→ Passage provided:
=-=-=-=-=

Essentially the surgeons and OBGYN specialists all have a teaching responsibility, Calderone explained. To get accredited the council has to see that you have people who have the experience and can do this teaching. It helps the hospital because the new candidates will be “home grown”, people who are familiar with your institution and your hospital.

South Nassau’s Chairman of the Department of Surgery Rajiv Datta explained that graduating doctors are paired with teaching hospitals through a master residency matching process. That usually happens before they graduate, but South Nassau obtained its approval for this program after the matching process. That left a dilemma; wait for the next year’s matching program, or see who was still available in the residency pool. The hospital opted to see who was still available and fit its criteria. To Datta’s surprise they received 1,000 applications for surgery and 500 for OBGYN. Out of all the applicants they picked six for this years program.

Bring the program to South Nassau was Datta’s dream project. In his surgery department they have been training residents from other hospitals for over a decade, so the teaching program was already established, but this is the first time the program belongs to South Nassau.

“To teach surgery you need a complexity of surgical cases,” Datta said. “We have surgeons who are trained to do complex cases, so our volume is much higher than surrounding hospitals in Nassau County.” Simple surgeries would be various lumps and bumps, more involved surgeries would be hernia or gall bladder while complex surgery would be colon resection, soft tissue cancers or pancreatic surgery.

“We also work with other hospitals like Saint John’s [in Far Rockaway] and the Nassau County Medical Center. For example we don’t do liver surgery, but the Medical Center does, so we send our residents there for that specific training, and they send residents to us for surgeries they don’t do.”

Nationwide there are more candidates for training than there are programs, Calderone said, and South Nassau is the only one offering both general surgery and OBGYN in New York State. Only six new surgery programs and seven new obstetrics and gynecology programs for training were approved in the U.S. in the past year.

The purpose is to take new graduates from medical school, give them their practical experience, where they function with a little more independence according to Doctor Alan Garely, chairman of the department of obstetrics and gynecology.

=-=-=-=-=

→ Material supplied:
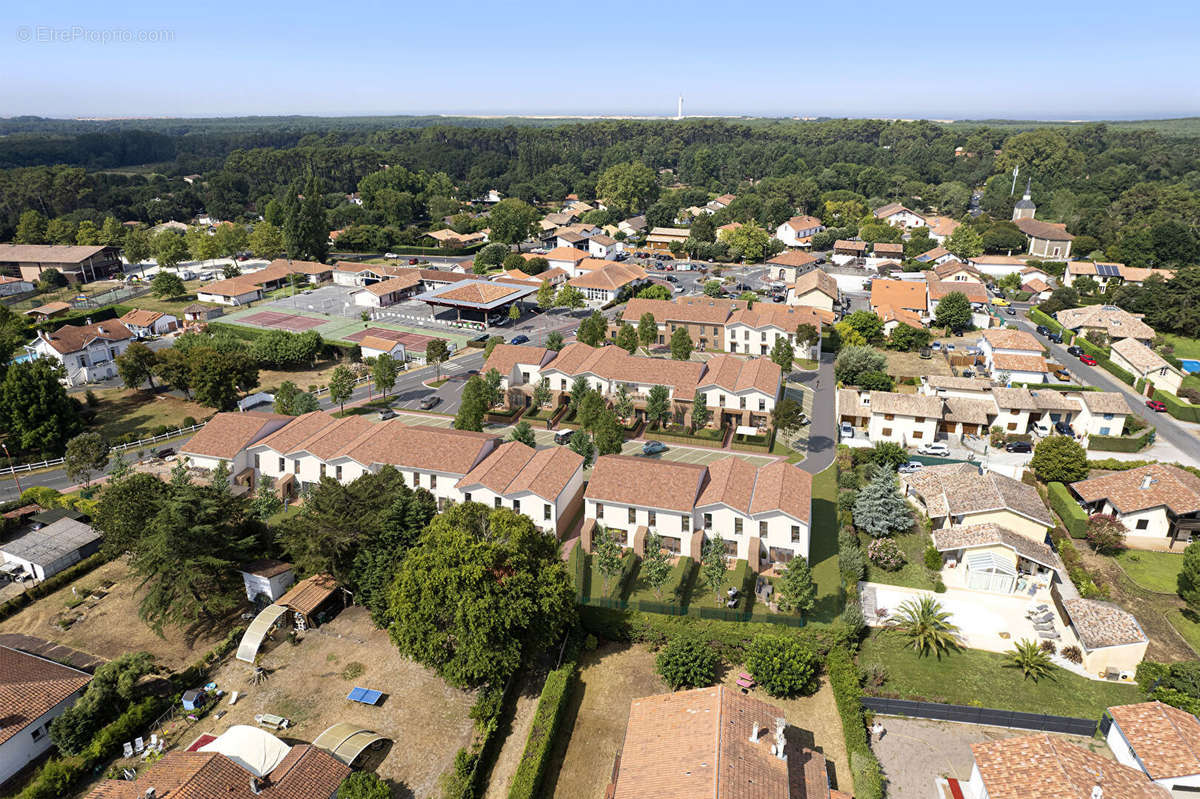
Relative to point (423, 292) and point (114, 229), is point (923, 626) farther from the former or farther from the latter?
point (114, 229)

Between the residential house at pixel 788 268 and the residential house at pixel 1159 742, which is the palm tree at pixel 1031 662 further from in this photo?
the residential house at pixel 788 268

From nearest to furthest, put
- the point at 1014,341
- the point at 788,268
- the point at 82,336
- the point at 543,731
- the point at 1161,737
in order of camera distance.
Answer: the point at 1161,737 < the point at 543,731 < the point at 1014,341 < the point at 82,336 < the point at 788,268

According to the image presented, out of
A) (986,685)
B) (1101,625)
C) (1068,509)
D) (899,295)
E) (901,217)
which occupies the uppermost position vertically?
(901,217)

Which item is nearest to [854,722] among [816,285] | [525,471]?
[525,471]

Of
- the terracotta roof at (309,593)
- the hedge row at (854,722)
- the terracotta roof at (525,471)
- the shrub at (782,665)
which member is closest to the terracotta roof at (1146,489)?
the hedge row at (854,722)

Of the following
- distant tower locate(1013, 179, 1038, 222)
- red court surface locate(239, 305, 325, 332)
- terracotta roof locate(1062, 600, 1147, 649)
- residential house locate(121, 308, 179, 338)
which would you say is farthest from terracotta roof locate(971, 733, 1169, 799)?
distant tower locate(1013, 179, 1038, 222)

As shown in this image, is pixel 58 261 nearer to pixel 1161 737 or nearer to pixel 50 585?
pixel 50 585

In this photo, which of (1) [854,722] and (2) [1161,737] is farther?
(1) [854,722]
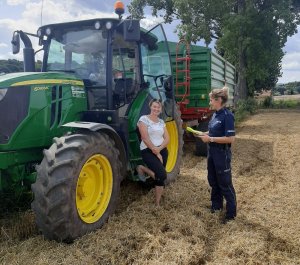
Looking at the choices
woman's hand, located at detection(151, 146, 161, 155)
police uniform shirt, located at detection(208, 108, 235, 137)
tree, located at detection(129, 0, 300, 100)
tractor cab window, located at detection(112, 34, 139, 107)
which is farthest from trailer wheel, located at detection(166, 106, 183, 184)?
tree, located at detection(129, 0, 300, 100)

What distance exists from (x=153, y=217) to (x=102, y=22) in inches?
98.6

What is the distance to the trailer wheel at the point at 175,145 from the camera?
20.9 ft

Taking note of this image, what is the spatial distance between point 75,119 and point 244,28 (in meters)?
18.2

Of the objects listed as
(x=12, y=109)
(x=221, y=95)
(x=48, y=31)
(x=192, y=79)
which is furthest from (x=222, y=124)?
(x=192, y=79)

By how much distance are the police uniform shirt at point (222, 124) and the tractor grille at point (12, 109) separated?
218 centimetres

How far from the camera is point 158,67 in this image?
610 centimetres

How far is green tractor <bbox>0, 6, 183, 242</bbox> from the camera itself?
3633 mm

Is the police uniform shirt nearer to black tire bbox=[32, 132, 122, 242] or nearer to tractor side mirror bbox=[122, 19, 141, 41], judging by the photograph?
black tire bbox=[32, 132, 122, 242]

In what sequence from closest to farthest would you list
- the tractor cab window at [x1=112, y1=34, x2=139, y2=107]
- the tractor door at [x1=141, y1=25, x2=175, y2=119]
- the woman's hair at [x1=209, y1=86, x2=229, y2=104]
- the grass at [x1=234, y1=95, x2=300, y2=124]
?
the woman's hair at [x1=209, y1=86, x2=229, y2=104] → the tractor cab window at [x1=112, y1=34, x2=139, y2=107] → the tractor door at [x1=141, y1=25, x2=175, y2=119] → the grass at [x1=234, y1=95, x2=300, y2=124]

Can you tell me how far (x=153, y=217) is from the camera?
454cm

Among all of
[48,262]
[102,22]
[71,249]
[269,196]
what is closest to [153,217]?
[71,249]

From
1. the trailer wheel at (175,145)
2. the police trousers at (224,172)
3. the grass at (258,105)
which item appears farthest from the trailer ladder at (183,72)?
the grass at (258,105)

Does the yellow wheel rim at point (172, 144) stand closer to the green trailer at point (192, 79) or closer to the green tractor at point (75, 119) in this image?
→ the green tractor at point (75, 119)

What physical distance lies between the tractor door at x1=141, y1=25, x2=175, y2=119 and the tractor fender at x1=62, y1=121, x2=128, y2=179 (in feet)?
4.60
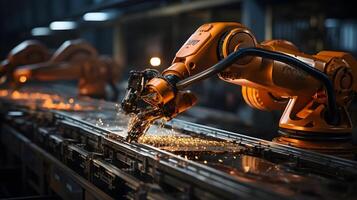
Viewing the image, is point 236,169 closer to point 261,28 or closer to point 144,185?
point 144,185

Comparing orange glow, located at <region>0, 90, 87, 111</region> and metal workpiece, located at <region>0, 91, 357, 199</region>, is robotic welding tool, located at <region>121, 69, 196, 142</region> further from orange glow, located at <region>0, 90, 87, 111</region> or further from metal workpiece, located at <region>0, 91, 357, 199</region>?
orange glow, located at <region>0, 90, 87, 111</region>

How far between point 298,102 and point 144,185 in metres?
1.25

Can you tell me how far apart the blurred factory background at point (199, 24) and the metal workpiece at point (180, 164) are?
2362 mm

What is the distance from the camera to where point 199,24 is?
1211 cm

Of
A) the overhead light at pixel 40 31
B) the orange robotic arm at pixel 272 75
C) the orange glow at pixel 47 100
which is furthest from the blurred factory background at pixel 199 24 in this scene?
the orange robotic arm at pixel 272 75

=-=-=-=-=

→ Exercise details: Continue the article above about South Nassau's new surgery and OBGYN residency programs, picking up right after its last sentence.

→ Reply:
“The choice of teachers is based on people already affiliated with the hospital who have an interest in teaching,” said Garely, “we give them the tools that make them effective teachers.”

The new doctors are assigned to different aspects of each department For example the OBGYN doctors would work in areas like high risk obstetrics, cancer gynecology, reproductive medicine and infertility, female pelvic medicine and reconstructive surgery and others.

Candidate doctors are picked using a variety of criteria. Garely said they look at standardized test scores, “Because we know if they do well on standardized tests they will do well on their medical board tests. High level scoring on standardized tests weeds out 90 percent of the candidates. We look at who they worked with in the past, are they good? We hold a personality interview and they meet with faculty. They need interpersonal skills, and a high level of emotional intelligence, meaning people who have empathy and read people; they do well and have success as a doctor. People who only do well on tests, and have good grades but do not have interpersonal skills are usually failures.”

A high-level education-training program elevates the hospital’s knowledge base it and keeps it up to date. The new doctors bring the latest information on equipment and medicine, which keeps the staff of the hospital up to date. The staff has to keep up with the latest developments in order to be effective teachers. That raises the level of prestige that the hospital brings to the community by making South Nassau a medical referral center for all of Long Island.